Ирина Гаршина

Родилась 29 января 1962 года в Сумах. Окончила Сумское музыкальное училище им. Дм. Бортнянского (ныне — Высшее училище искусств им. Дм. Бортнянского). Окончила Сумскую художественную студию Б.Б.Данченко.

Работает в разных техниках: графика, батик, живопись на стекле, шитые панно, куклы в стиле «текстиль», художественная фотография (в том числе крашеная стилизованная), есть редкие работы маслом.
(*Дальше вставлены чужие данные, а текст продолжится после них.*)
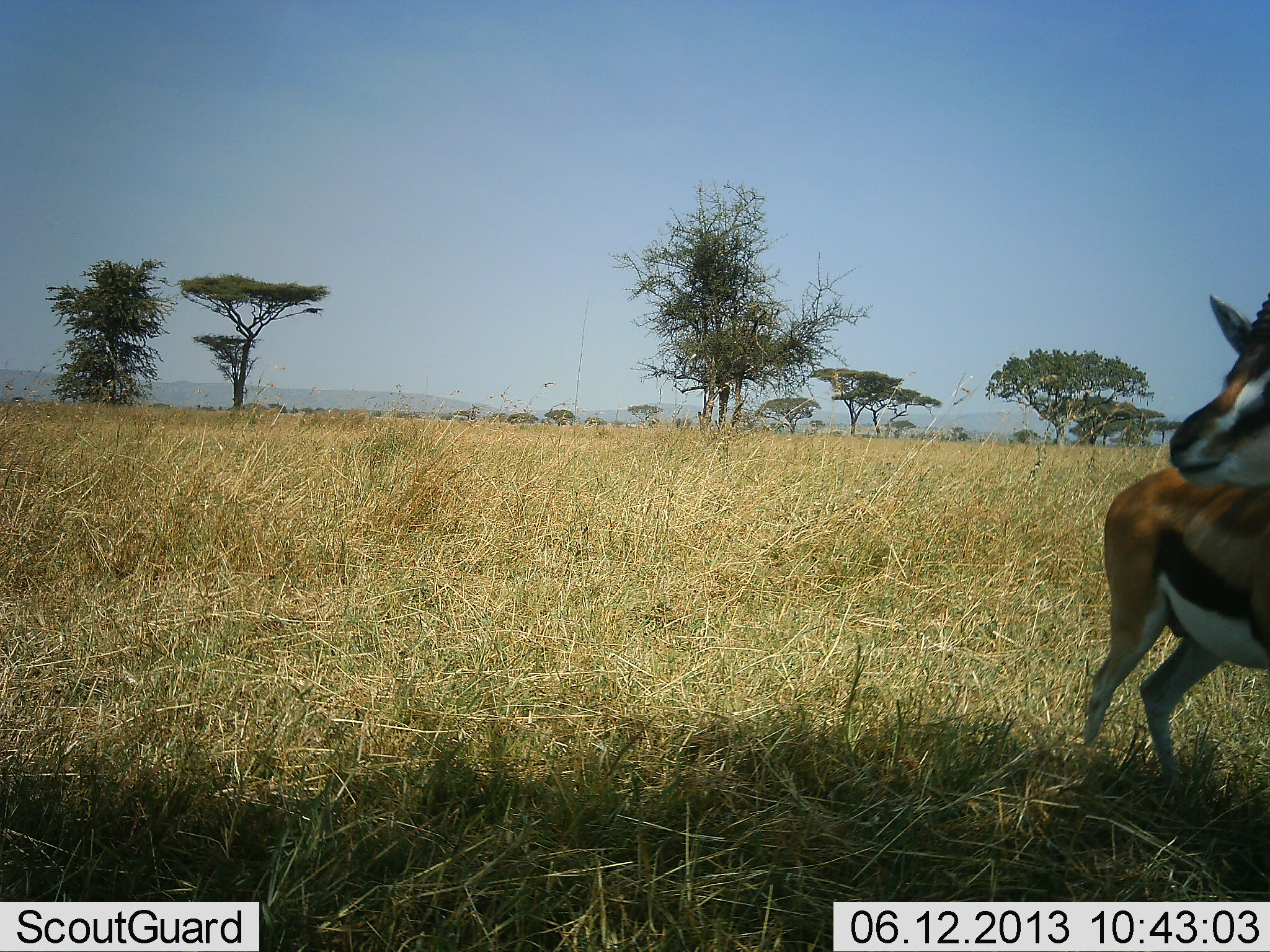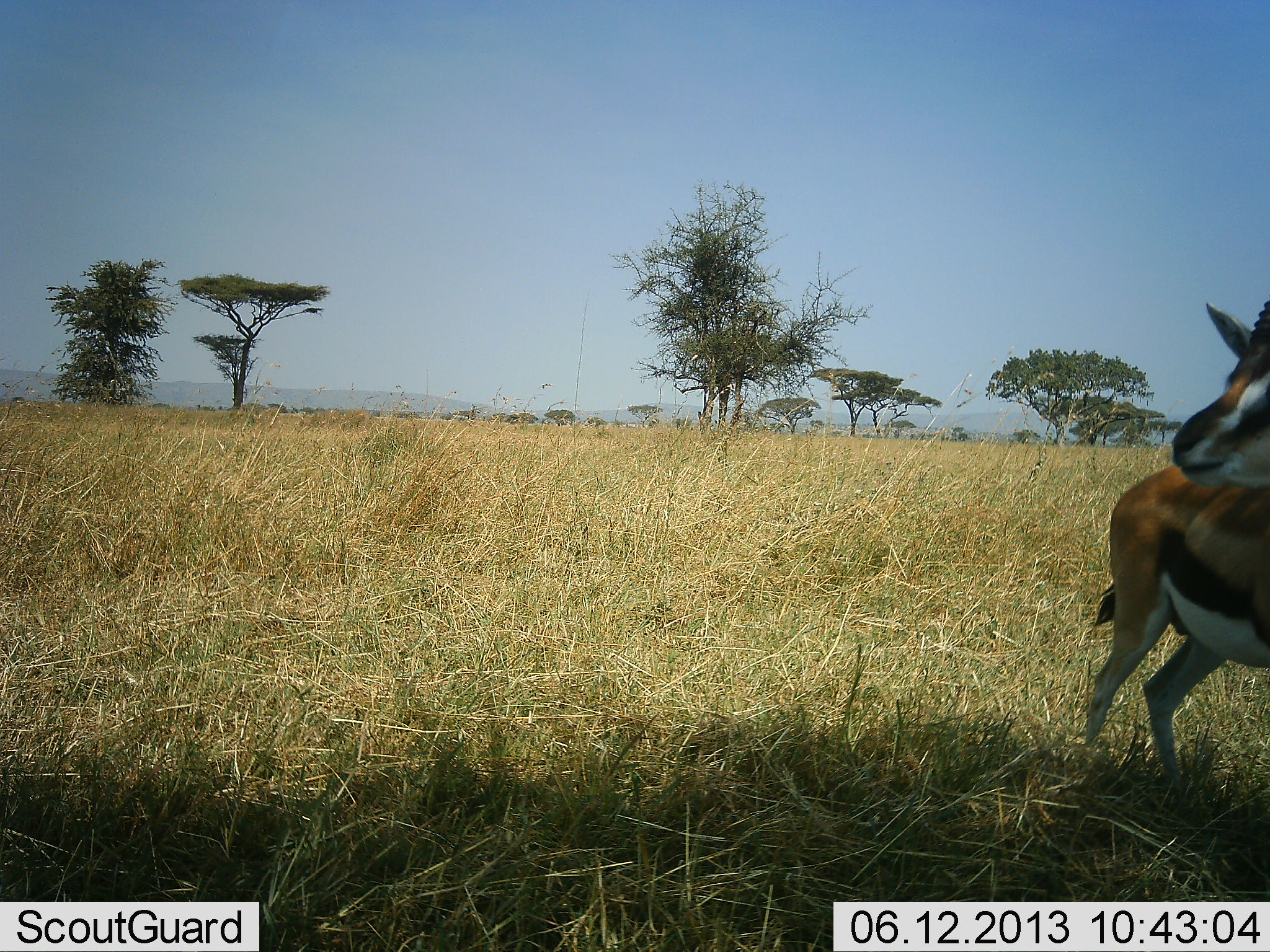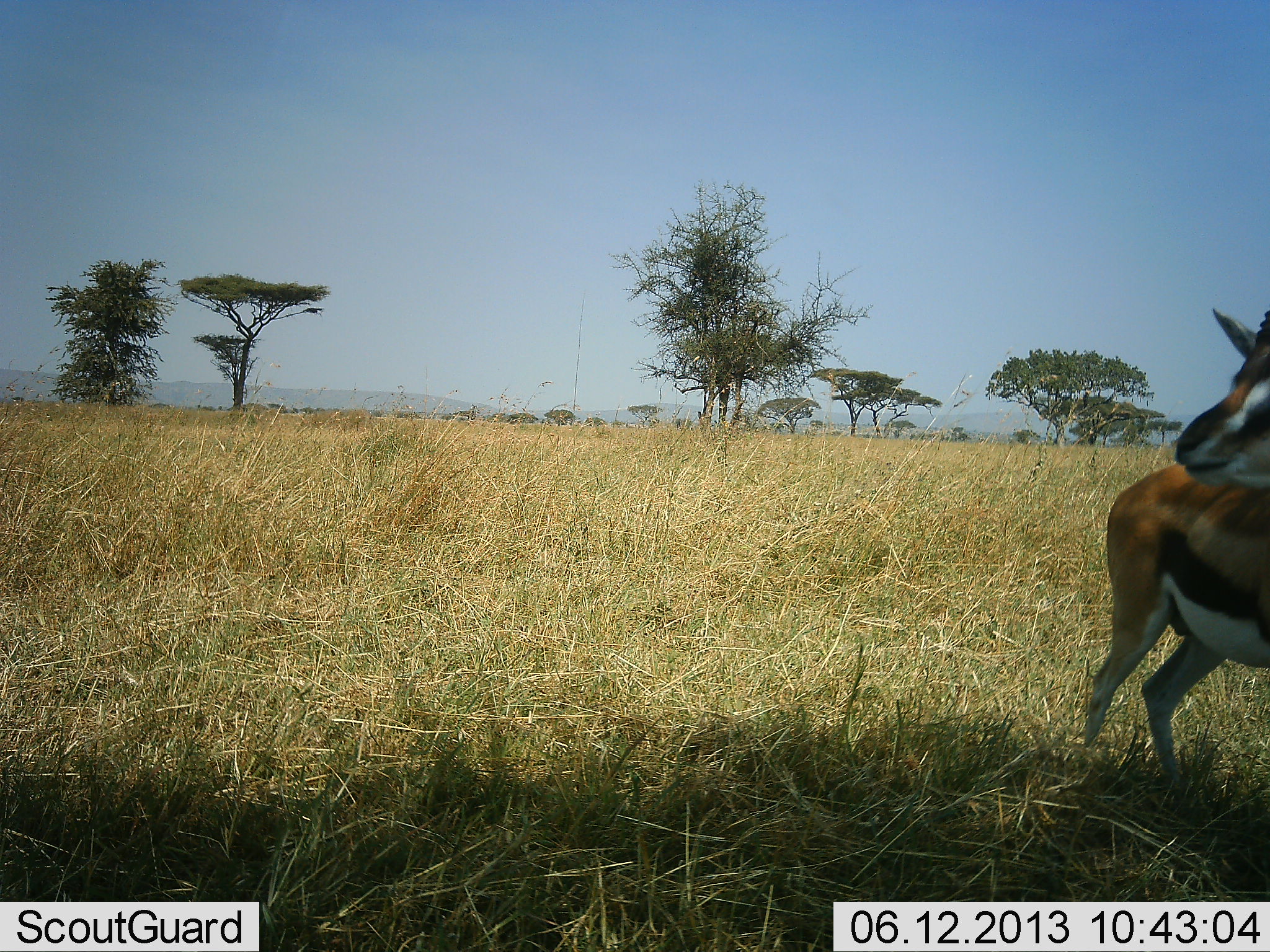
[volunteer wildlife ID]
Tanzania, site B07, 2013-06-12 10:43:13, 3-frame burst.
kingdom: Animalia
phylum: Chordata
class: Mammalia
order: Artiodactyla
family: Bovidae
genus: Eudorcas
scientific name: Eudorcas thomsonii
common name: thomson's gazelle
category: gazellethomsons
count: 1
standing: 80%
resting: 0%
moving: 20%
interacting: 0%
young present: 0%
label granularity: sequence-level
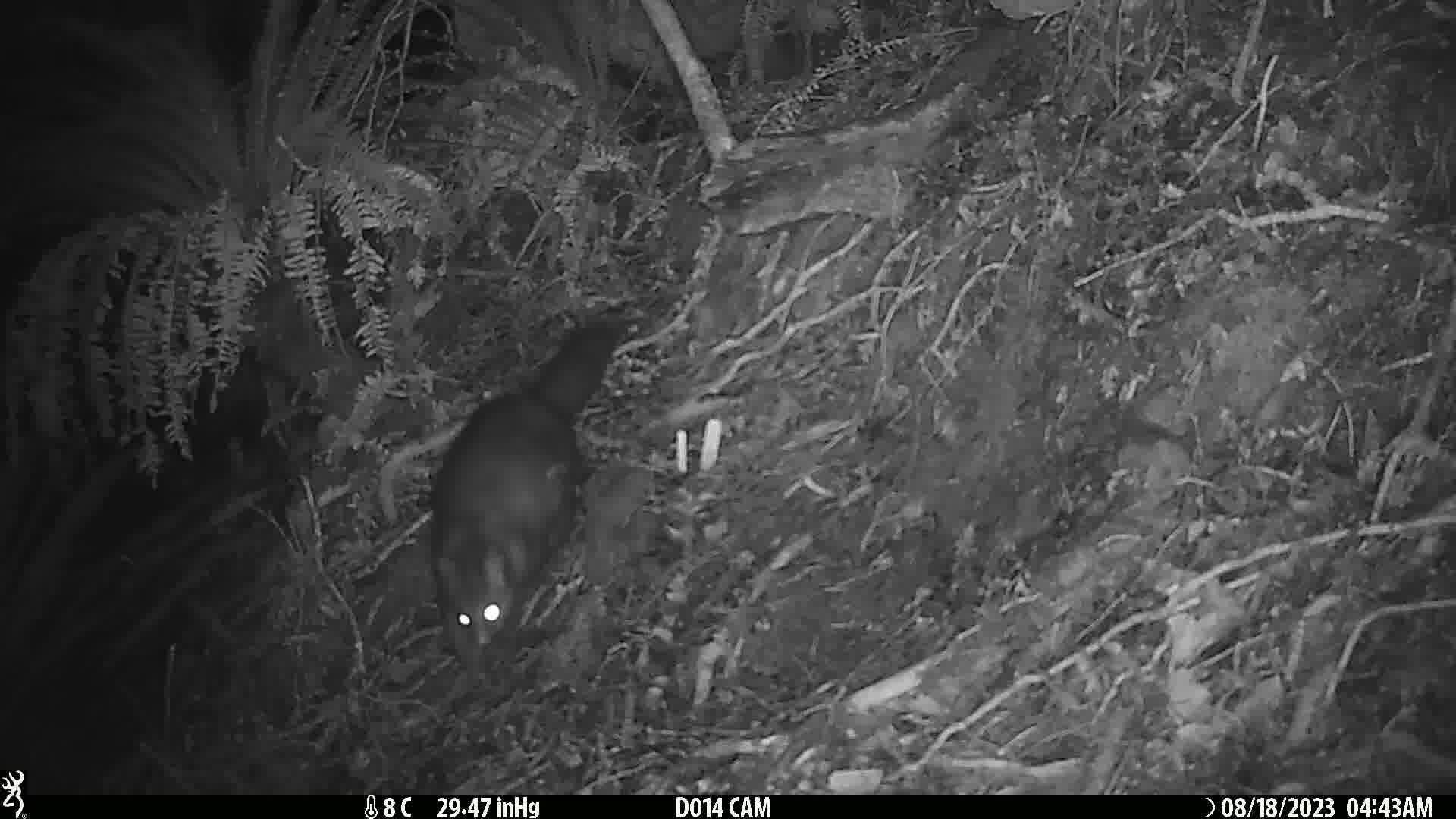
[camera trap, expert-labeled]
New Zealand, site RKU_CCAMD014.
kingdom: Animalia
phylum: Chordata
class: Mammalia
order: Diprotodontia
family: Phalangeridae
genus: Trichosurus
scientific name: Trichosurus vulpecula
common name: common brushtail possum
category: possum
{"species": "possum (common brushtail possum) (Trichosurus vulpecula)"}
Оформила как художница по костюмам четыре спектакля («Дом сумасшедших» Э.Скарпетта, «Снежная королева» Е.Шварца, мюзикл «Малюк» в Сумском театре драмы и музкомедии им. М.С.Щепкина и «Снежная королева» в Черниговском драмтеатре).

Создала четыре коллекции сценических костюмов для киевского «Арт-классик-балета».

Изготовила уникальные куклы в стиле «текстиль» для студийного спектакля в Сумах по произведениям Д.Хармса (и написала сценарий).

Персональные выставки в Сумах: «35» (выставка из 35 работ в технике батика к 35-летию художницы в галерее книжного магазина «Кобзарь»), «Пушкин и Гоголь в Сумах» (графический цикл в Центре искусств «Собор»), «Сиреневый туман» (графический цикл в галерее областной научной библиотеки), «Люби меня, как я тебя» (художественная стилизованная фотография, там же).

Участница групповых выставок в маленьких городах Франции и Югославии.

Многие работы хранятся в частных коллекциях во Франции, Италии, Югославии, Германии, Канаде, Америке и других странах.

Валерий Панасюк
«И в памяти черной пошарив, найдешь…»

              И в памяти черной пошарив, найдешь
              До самого локтя перчатки,
              И ночь Петербурга. И в сумраке лож
              Тот запах и душный и сладкий.

Так с высоты лет, «другой жизни» и «другой культуры» Анна Ахматова искала и находила прошлое, вычисляя его формулу, состоящую из конкретных элементов: предмет, место, запах.

Та же овеществленность и запечатленность иных времен в цикле фоторабот Ирины Гаршиной «Люби меня, как я тебя». По двум формальным показателям (цикл посвящен дню святого Валентина и на всех работах — обнаженная модель) изообъекты с подростковым простодушием можно причислить к разряду эротических. Но с тем, что составляет предмет, цель и сверхзадачу эротического, — телом — тут происходит нечто неожиданное. Оно подвергается культурологическим метаморфозам, в результате чего утрачивает свою физиологическую конкретику и превращается в некую «эстетическую абстракцию» (по С.Эйзенштейну). Этот процесс «утраты тела» связан с помещением его в контекст определенного культурного пространства.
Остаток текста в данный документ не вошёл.